Pour les hommes, vivre selon la nature, c'est vivre selon la raison.
L'inclination naturelle ne les porte donc pas à chercher le
plaisir mais à se tourner vers la connaissance.
C'est de cette connaissance du vrai et du juste que découle le plaisir.
La raison est dispensatrice de bonheur
Zénon de Citium fait remarquer qu'Épicure a raison d'estimer qu'il faut satisfaire nos grandes tendances naturelles, mais tort de penser que le plaisir et le souci de ne pas souffrir sont les deux grands fondements de la
sagesse.
Seule la raison est capable d'assurer à l'homme le bonheur.
Même un bien naturel comme la santé n'est qu'une condition auxiliaire du bonheur, car celui-ci ne peut se trouver que dans la vertu.
Il faut vivre selon sa propre nature et celle de l'univers
Il ne s'agit pas de jouir en paix de plaisirs modérés, mais d'agir en conformité avec les normes qui régissent le monde, lesquelles ne sont pas le fruit du hasard.
L'homme heureux, celui dont le cours de l'existence s'écoule
sereinement, agit en accord avec la raison qui est, en chacun de nous, l'expression de la volonté du grand ordonnateur de l'univers.
La source de tout bien et de tout mal que nous pouvons éprouver réside strictement dans notre propre volonté.
Nul autre que soi n'est maître de ce qui nous importe réellement, et nous n'avons pas à nous soucier des choses
sur lesquelles nous n'avons aucune prise et où d'autres sont les maîtres.
Les obstacles ou les contraintes que nous rencontrons sont hors de nous, tandis qu'en nous résident certaines choses, qui nous sont absolument
propres, libres de toute contrainte et de tout obstacle, et sur lesquelles nul ne peut agir.
Il s'agit dès lors de veiller sur ce bien propre, et de ne pas désirer celui des autres ; d'être fidèle et constant à soi-même, ce que nul ne
peut nous empêcher de faire.
Si chacun est ainsi l'artisan de son propre bonheur, chacun est aussi l'artisan de son propre malheur en s'échappant de soi-même et en abandonnant son bien propre, pour tenter de posséder le
bien d'autrui.
Le malheur réside donc dans l'hétéronomie : lorsque nous recevons de l'extérieur une loi à laquelle nous obéissons et nous soumettons.
Nul ne nous oblige à croire ce que l'on peut dire de nous, en bien ou en mal
: car dans un cas nous devenons dépendants de la versatilité du jugement d'autrui, dans l'autre nous finissons par donner plus de raison à autrui qu'à nous-mêmes.

#####

__Consigne 1__:
Répondez à ces questions à partir du texte sur la raison et le bonheur :
(a) Selon Zénon de Citium, en quoi Épicure a-t-il tort ?
(b) Quel bien naturel est présenté comme une simple condition auxiliaire du bonheur ?
(c) Dans quoi le malheur réside-t-il ?
__Consigne 2__: Reprenez mot pour mot le passage du texte sur la raison et le bonheur qui débute aux mots « L'inclination naturelle ne » et qui s'arrête après « dans la vertu. ».
La liste n'a aucun rapport avec le texte sur la raison et le bonheur.

__Liste des données__:

#####

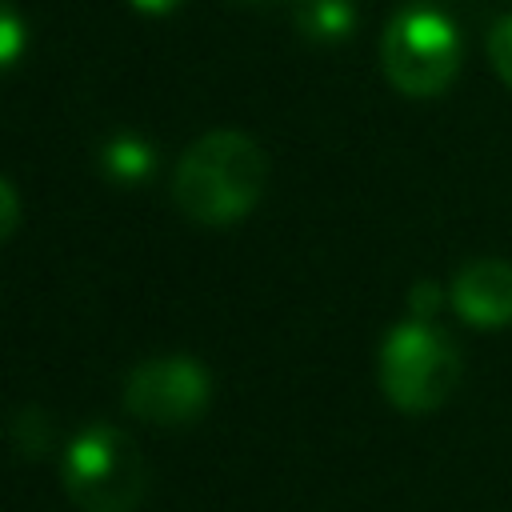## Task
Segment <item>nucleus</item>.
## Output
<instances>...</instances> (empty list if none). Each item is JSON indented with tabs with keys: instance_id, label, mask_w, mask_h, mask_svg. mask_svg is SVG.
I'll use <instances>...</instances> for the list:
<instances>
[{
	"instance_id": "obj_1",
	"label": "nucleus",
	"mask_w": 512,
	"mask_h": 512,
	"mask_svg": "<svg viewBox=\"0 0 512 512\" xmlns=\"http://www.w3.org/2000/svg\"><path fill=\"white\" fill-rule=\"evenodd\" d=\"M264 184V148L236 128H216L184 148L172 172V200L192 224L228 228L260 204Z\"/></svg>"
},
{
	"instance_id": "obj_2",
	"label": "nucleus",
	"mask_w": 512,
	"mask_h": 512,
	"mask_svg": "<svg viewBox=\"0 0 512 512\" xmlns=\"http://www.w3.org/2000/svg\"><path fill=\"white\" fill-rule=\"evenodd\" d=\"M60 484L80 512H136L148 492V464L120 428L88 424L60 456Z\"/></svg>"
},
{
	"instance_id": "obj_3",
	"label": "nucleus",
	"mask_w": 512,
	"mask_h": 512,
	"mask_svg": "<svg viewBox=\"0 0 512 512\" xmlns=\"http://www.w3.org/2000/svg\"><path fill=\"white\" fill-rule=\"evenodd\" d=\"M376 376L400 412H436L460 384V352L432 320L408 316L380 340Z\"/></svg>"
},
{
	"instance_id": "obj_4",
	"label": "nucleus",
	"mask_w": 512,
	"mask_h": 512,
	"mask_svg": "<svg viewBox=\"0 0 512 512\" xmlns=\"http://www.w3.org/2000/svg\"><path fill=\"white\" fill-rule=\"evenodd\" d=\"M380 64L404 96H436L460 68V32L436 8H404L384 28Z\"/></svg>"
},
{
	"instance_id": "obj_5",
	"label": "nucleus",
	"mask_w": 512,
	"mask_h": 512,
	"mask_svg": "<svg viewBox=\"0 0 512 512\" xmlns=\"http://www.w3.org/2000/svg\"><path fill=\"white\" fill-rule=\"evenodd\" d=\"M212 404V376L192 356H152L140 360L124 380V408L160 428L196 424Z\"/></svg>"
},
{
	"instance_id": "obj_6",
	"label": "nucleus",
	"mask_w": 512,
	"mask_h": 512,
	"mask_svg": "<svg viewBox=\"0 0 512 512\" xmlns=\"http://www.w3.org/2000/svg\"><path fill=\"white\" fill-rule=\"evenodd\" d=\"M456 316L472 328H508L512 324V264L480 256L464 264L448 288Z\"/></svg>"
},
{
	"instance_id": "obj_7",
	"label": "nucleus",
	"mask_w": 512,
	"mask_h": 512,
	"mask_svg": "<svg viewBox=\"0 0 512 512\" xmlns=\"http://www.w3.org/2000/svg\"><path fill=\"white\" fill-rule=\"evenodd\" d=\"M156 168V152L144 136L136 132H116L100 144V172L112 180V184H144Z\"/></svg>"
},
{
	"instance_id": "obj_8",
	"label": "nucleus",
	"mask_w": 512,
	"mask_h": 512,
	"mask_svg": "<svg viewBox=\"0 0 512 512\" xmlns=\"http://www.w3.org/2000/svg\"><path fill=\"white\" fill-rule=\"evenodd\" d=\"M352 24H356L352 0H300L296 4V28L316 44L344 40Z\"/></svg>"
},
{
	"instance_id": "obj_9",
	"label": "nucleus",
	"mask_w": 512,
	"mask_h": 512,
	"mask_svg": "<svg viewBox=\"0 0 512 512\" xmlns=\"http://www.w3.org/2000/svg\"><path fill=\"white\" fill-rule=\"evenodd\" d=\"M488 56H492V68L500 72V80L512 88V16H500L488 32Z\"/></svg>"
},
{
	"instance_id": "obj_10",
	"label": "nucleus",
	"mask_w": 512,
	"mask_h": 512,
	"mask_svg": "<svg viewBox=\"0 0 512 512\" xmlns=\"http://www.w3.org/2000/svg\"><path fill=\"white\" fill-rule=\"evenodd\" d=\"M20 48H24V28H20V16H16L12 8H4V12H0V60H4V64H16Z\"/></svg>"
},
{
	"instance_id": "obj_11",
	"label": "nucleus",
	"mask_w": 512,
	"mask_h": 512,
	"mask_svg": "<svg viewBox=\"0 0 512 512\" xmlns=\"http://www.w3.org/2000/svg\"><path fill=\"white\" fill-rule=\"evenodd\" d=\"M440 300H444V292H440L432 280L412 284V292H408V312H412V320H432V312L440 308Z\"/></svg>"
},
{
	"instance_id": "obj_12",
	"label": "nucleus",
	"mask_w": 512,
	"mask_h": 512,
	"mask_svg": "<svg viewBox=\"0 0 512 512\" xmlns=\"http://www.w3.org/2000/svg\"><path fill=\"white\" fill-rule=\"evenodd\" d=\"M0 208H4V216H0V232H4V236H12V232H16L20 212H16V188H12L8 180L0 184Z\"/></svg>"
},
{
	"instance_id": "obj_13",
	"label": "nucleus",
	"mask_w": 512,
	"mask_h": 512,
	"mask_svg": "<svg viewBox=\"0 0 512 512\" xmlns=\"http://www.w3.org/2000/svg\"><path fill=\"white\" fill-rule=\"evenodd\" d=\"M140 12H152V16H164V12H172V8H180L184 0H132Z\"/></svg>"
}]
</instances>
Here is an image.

#####

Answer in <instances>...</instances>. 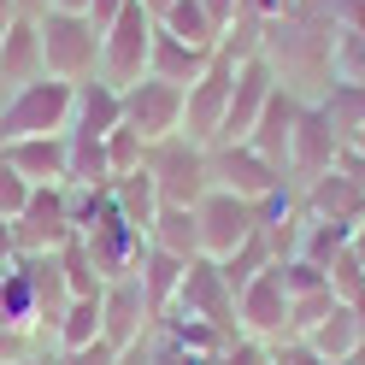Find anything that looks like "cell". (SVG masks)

#####

__Réponse 1__:
(a) Il a tort de penser que le plaisir et le souci de ne pas souffrir sont les deux grands fondements de la sagesse.
(b) La santé.
(c) Dans l'hétéronomie.

__Réponse 2__:
L'inclination naturelle ne les porte donc pas à chercher le
plaisir mais à se tourner vers la connaissance.
C'est de cette connaissance du vrai et du juste que découle le plaisir.
La raison est dispensatrice de bonheur
Zénon de Citium fait remarquer qu'Épicure a raison d'estimer qu'il faut satisfaire nos grandes tendances naturelles, mais tort de penser que le plaisir et le souci de ne pas souffrir sont les deux grands fondements de la
sagesse.
Seule la raison est capable d'assurer à l'homme le bonheur.
Même un bien naturel comme la santé n'est qu'une condition auxiliaire du bonheur, car celui-ci ne peut se trouver que dans la vertu.